═════ Records shown
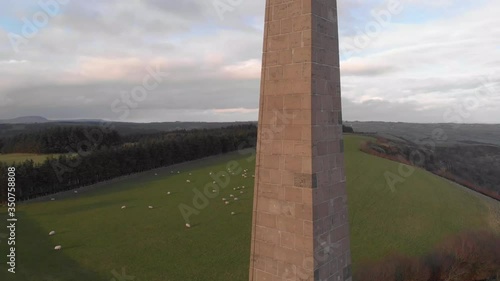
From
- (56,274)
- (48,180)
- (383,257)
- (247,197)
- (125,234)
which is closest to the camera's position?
(56,274)

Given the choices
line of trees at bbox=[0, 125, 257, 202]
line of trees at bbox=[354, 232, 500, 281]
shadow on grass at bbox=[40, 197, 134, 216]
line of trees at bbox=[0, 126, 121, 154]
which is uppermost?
line of trees at bbox=[0, 126, 121, 154]

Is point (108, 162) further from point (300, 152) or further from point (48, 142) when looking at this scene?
point (300, 152)

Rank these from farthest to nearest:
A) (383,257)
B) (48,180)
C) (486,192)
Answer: (486,192), (48,180), (383,257)

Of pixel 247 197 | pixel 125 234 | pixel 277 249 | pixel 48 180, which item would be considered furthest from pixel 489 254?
pixel 48 180

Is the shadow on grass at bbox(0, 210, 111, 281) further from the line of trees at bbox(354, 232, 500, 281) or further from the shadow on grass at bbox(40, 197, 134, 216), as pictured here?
the line of trees at bbox(354, 232, 500, 281)

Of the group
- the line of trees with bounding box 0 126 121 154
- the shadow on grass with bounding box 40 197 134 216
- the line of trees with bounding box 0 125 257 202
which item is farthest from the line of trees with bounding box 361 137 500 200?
the line of trees with bounding box 0 126 121 154

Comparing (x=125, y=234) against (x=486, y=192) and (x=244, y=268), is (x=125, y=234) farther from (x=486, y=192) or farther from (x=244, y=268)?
(x=486, y=192)
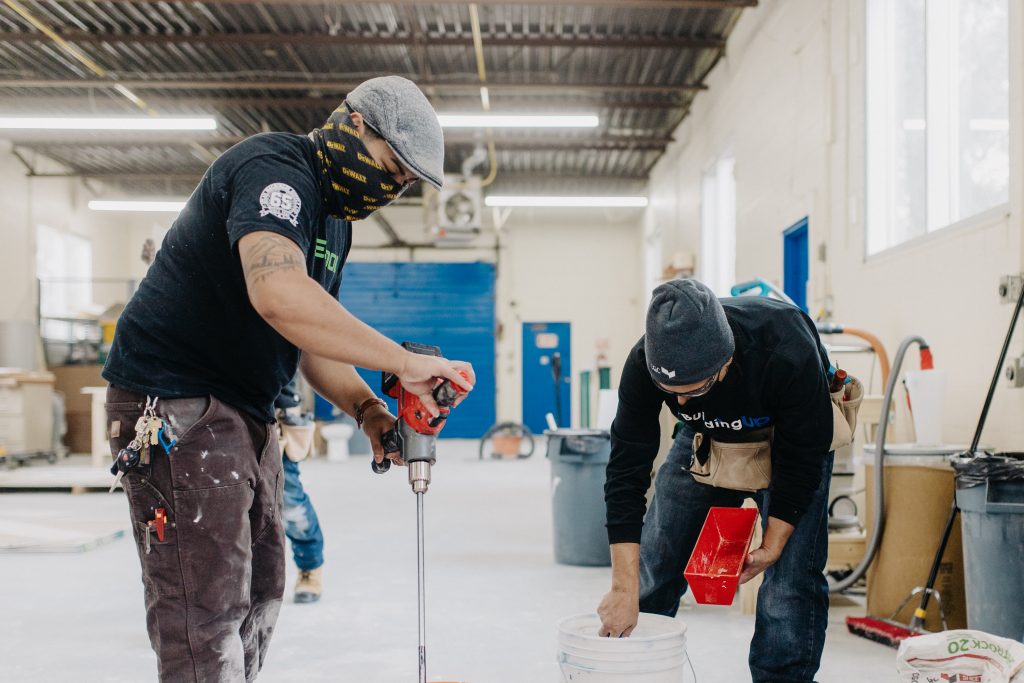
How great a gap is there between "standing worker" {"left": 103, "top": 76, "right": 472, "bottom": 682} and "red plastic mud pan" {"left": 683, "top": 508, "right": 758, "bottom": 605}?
0.78 m

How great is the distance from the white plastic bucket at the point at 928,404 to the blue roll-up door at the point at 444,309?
11.0 meters

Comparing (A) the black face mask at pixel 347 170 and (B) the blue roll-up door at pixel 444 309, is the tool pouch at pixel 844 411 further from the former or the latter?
(B) the blue roll-up door at pixel 444 309

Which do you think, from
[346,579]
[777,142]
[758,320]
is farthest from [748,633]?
[777,142]

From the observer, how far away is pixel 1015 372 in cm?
330

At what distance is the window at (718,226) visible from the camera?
902 centimetres

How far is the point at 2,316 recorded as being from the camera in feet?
36.6

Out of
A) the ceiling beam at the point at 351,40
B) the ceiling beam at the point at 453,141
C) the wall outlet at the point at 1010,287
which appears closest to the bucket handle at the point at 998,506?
the wall outlet at the point at 1010,287

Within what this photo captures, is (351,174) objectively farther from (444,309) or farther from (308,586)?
(444,309)

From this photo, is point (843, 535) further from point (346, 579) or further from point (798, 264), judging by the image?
point (798, 264)

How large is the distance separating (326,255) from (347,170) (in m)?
0.18

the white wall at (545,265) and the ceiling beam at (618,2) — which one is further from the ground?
the ceiling beam at (618,2)

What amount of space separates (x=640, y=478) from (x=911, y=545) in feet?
5.45

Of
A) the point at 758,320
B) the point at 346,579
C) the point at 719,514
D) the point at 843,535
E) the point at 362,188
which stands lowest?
the point at 346,579

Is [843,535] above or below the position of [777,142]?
below
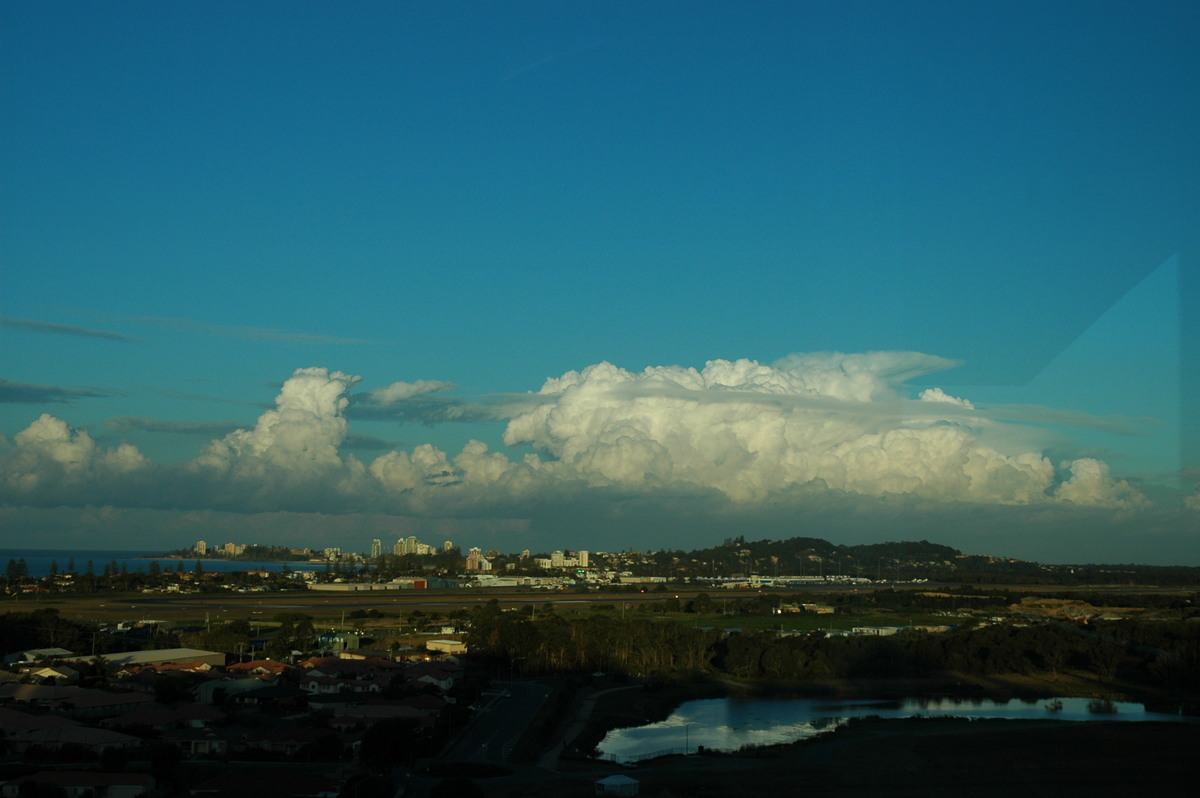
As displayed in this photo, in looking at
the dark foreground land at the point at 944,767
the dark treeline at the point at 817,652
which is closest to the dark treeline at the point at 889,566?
the dark treeline at the point at 817,652

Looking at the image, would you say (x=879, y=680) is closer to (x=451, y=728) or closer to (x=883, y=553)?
(x=451, y=728)

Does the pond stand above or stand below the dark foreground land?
below

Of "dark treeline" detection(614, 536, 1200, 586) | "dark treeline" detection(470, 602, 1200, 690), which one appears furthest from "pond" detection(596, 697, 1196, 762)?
"dark treeline" detection(614, 536, 1200, 586)

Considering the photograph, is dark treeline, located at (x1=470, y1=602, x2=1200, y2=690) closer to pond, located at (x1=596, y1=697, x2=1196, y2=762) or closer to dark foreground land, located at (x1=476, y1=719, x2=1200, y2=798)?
pond, located at (x1=596, y1=697, x2=1196, y2=762)

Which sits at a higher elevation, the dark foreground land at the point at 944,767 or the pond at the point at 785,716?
the dark foreground land at the point at 944,767

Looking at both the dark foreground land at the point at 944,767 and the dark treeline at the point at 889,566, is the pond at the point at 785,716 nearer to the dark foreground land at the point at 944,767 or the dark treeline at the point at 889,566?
the dark foreground land at the point at 944,767

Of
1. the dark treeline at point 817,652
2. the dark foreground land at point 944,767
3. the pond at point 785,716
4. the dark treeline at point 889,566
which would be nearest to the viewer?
the dark foreground land at point 944,767
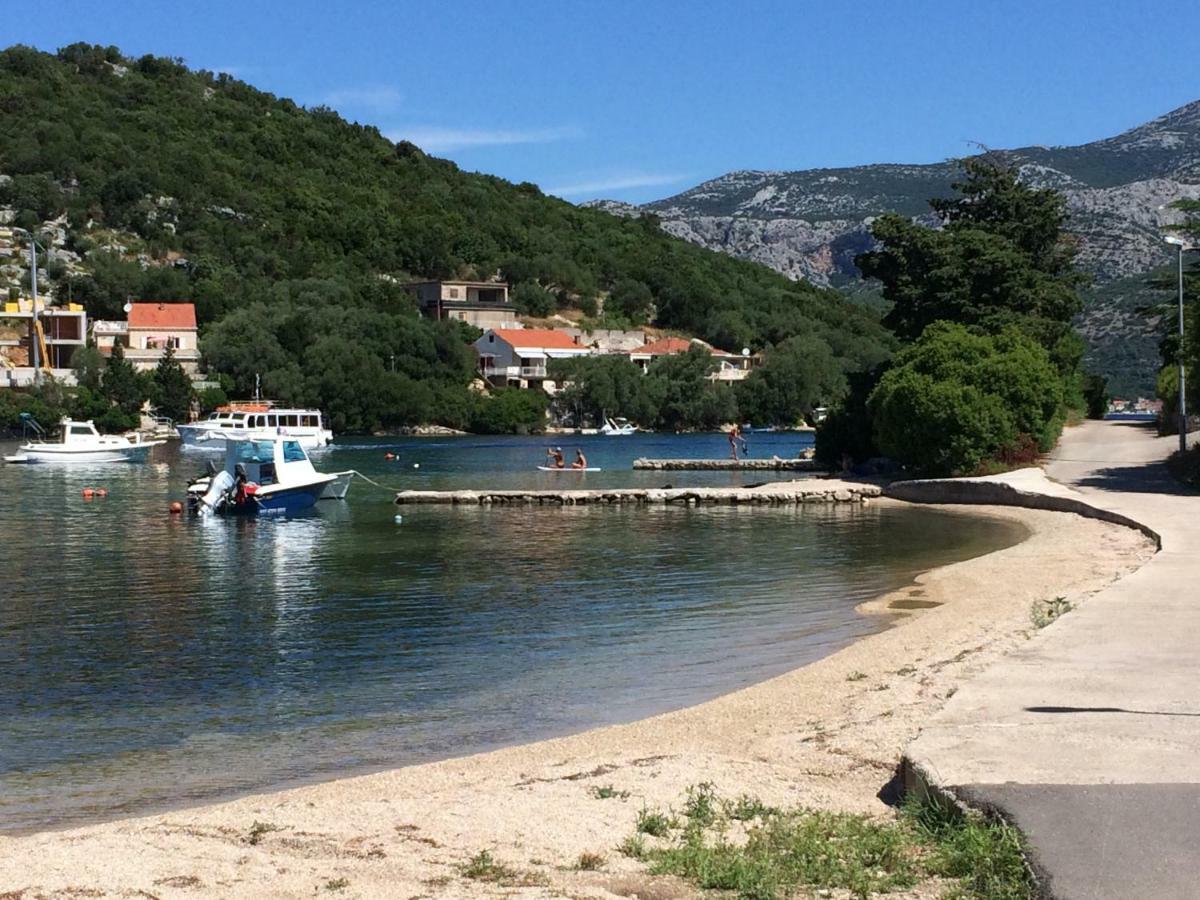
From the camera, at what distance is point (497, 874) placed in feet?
A: 25.4

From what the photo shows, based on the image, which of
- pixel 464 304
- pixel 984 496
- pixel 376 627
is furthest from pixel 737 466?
pixel 464 304

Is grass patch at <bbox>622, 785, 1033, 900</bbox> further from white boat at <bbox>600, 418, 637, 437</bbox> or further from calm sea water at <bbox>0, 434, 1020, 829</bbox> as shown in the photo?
white boat at <bbox>600, 418, 637, 437</bbox>

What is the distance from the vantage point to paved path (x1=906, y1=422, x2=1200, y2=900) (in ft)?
23.7

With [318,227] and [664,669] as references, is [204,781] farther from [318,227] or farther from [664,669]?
[318,227]

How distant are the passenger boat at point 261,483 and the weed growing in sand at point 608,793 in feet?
111

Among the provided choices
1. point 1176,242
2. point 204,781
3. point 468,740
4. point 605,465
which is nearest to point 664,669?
point 468,740

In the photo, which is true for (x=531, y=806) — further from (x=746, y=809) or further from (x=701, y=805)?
(x=746, y=809)

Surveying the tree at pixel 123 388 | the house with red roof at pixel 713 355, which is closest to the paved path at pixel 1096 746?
the tree at pixel 123 388

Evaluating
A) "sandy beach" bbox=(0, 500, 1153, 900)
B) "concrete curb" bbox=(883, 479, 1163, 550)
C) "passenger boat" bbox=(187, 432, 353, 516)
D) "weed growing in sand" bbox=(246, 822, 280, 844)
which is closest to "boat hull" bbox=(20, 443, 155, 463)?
"passenger boat" bbox=(187, 432, 353, 516)

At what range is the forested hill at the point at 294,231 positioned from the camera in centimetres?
11894

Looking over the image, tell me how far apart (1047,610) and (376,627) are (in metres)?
9.24

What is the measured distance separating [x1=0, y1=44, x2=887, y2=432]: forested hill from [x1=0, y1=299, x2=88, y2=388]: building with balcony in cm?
973

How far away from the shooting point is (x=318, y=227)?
143875 mm

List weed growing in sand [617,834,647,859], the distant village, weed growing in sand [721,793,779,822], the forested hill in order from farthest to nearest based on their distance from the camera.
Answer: the forested hill < the distant village < weed growing in sand [721,793,779,822] < weed growing in sand [617,834,647,859]
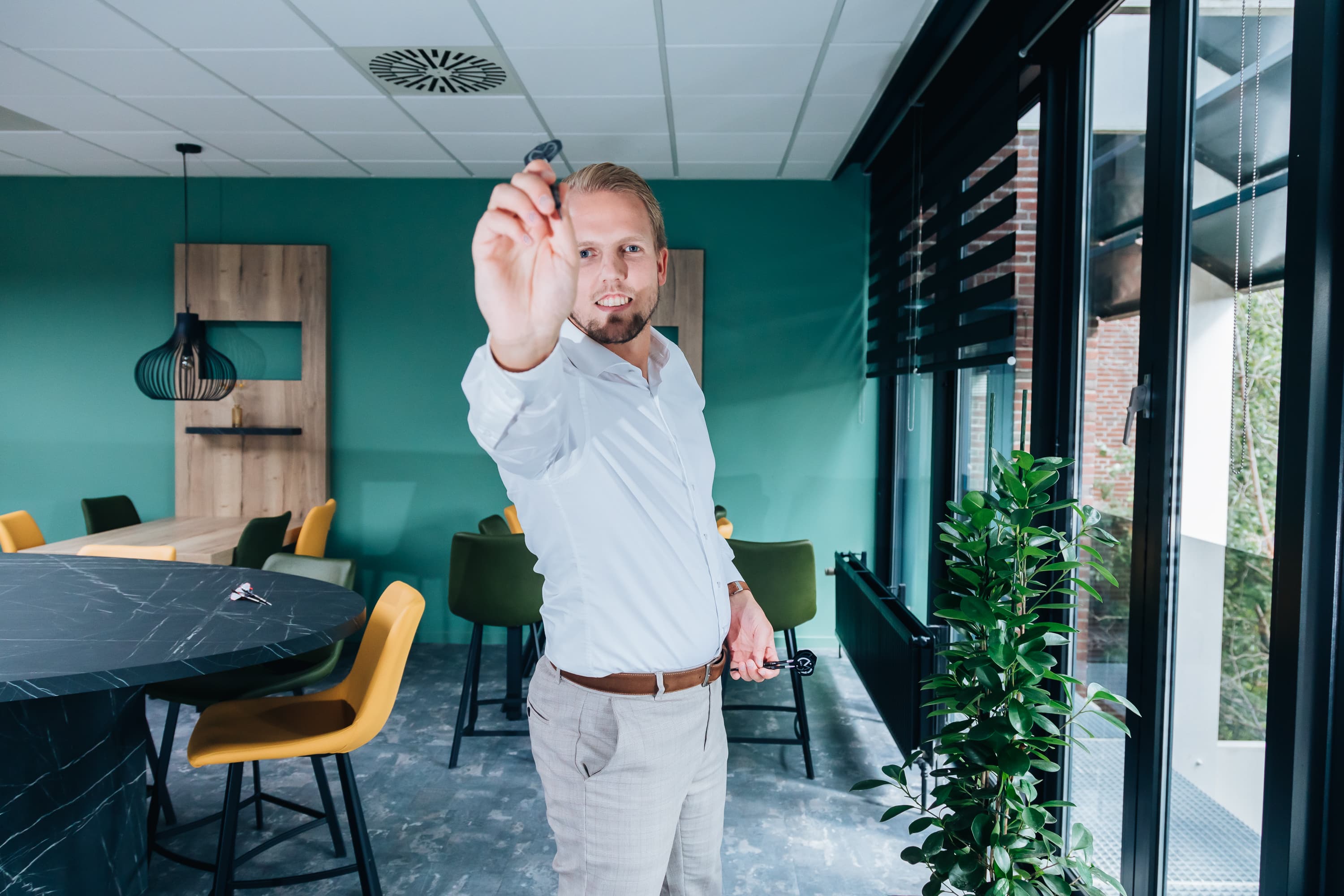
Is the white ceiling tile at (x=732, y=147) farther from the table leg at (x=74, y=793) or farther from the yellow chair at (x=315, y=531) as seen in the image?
the table leg at (x=74, y=793)

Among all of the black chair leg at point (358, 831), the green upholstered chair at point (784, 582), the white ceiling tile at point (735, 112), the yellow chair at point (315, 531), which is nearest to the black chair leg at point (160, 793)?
the black chair leg at point (358, 831)

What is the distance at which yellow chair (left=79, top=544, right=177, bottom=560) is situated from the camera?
2.92 m

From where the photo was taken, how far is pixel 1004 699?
1.67 m

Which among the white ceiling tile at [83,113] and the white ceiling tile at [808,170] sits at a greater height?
the white ceiling tile at [808,170]

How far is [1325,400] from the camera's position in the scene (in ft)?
4.12

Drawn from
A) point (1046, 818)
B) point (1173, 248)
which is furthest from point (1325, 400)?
point (1046, 818)

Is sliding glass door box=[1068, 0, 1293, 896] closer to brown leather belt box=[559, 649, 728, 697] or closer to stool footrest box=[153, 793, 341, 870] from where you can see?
brown leather belt box=[559, 649, 728, 697]

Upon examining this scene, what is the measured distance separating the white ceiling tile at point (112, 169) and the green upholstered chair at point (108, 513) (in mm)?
2030

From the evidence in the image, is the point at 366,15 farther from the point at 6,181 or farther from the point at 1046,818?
the point at 6,181

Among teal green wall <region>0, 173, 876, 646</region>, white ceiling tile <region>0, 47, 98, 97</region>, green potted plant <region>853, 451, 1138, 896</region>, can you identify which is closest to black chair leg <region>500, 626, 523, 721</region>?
teal green wall <region>0, 173, 876, 646</region>

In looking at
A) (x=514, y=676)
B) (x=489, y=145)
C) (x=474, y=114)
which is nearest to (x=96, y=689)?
(x=514, y=676)

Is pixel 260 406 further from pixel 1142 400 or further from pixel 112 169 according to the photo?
pixel 1142 400

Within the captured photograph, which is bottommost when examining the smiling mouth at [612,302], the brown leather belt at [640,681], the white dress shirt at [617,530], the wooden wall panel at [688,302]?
the brown leather belt at [640,681]

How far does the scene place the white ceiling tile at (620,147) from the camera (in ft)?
13.3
══════════
» **Exercise aim**
Copy out the items word for word, from the line containing "Is sliding glass" through the end of the items.

» **Task answer**
Is sliding glass door box=[1068, 0, 1293, 896] closer to brown leather belt box=[559, 649, 728, 697] or closer to stool footrest box=[153, 793, 341, 870] from where you can see?
brown leather belt box=[559, 649, 728, 697]

Upon examining this scene, what is the measured distance separating the white ceiling tile at point (112, 169) and the green upholstered chair at point (108, 513) (in mm)?
2030

From the evidence in the image, is the point at 366,15 farther from the point at 6,181 or farther from the point at 1046,818?
the point at 6,181

Among teal green wall <region>0, 173, 876, 646</region>, white ceiling tile <region>0, 47, 98, 97</region>, green potted plant <region>853, 451, 1138, 896</region>, can you identify which is closest to black chair leg <region>500, 626, 523, 721</region>?
teal green wall <region>0, 173, 876, 646</region>

In looking at
A) (x=514, y=676)
B) (x=489, y=145)
C) (x=474, y=114)
which is nearest to (x=96, y=689)?
(x=514, y=676)

Is pixel 260 406 further from pixel 1142 400 or further from pixel 112 169 according to the photo?
pixel 1142 400

Within the captured photograph, which is bottommost when examining the smiling mouth at [612,302], the brown leather belt at [640,681], the white dress shirt at [617,530], the wooden wall panel at [688,302]?
the brown leather belt at [640,681]

How far does the scene place the white ceiling tile at (620,147) from the camera (in ft)?
13.3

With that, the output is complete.